Admiration - a short story

His eyes were the kind that held secrets, pain, and joy - not always all at once and not always in that order. His beautiful brown skin grew progressively darker – almost by watching it – as we sat outside during what seemed like the hottest day in the world on a rare Saturday together.

He sipped coffee; steam lifted from the standard white mug adding to the aroma of the busy tables of brunch around us. He spoke about work, friends, passions, and current projects and I watched him while happily munching away on bacon and endless cups of tea.

He seemed to know about everything, a perpetual learner; always happiest when pursuing new ventures, professionally and personally. Some of the most interesting things I’ve learned have come from his ‘did you know?’ musings. Did I know that Cranberry is the only Jell-O flavor that contains real fruit flavoring? That the Gulfstream G650 can fly almost at the speed of sound? That it is considered good luck in Japan when a sumo wrestler makes your baby cry?  

Introspective and inquisitive incarnate, he was the opposite of me in almost every way. Despite this he seemed to be drawn to me and me to him, and maybe not for a long time (we both knew this but neither mentioned it – a defacto elephant in every room we entered) but at least for now, that was enough.

“You seem so quiet, what are you thinking about?” A classic question asked when my comfortable silence was misconstrued with doubt or analysis.

“I'm just glad we got a chance to hang out. I never get to see you, I miss you.” My smile was genuine and my heart was full. I adored everything about him – his brown eyes, knowing looks, gentle touch… I felt complete around him. He returned my smile and sipped his coffee, gratefully distracted by a group sitting down at the table beside us.

I smiled back trying not to show the disappointment on my face. For someone so easy to talk to he was very strategic with his words and actions – carefully reacting to the things he wanted to and ignoring the rest.
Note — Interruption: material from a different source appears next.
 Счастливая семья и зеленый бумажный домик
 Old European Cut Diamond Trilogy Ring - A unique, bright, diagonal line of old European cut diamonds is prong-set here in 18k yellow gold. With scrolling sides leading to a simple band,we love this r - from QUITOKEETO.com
I was like a coffee mug – one he reached for first but replaceable if lost or broken.

He paused, aware the balance was upset. “You know how much I admire you. You’re amazing.” His hand reached out to grasp my wrist across the table. I knew he meant it. The waitress dropped the bill off in a small black envelope, breaking the moment. He took his hand back to reach into his wallet and toss a few $20 bills onto the table. “Do you want to get out of here? It will be nice to get out of this heat.” We got up from the table and he held the gate open for me as we crossed the street and towards my apartment.

I looked up at him; he didn’t love me. He squeezed my hand and kissed the top of my head as we walked hand in hand down the sidewalk, in line with other passersby. He didn’t love me but he admired me and at least for now, that was enough.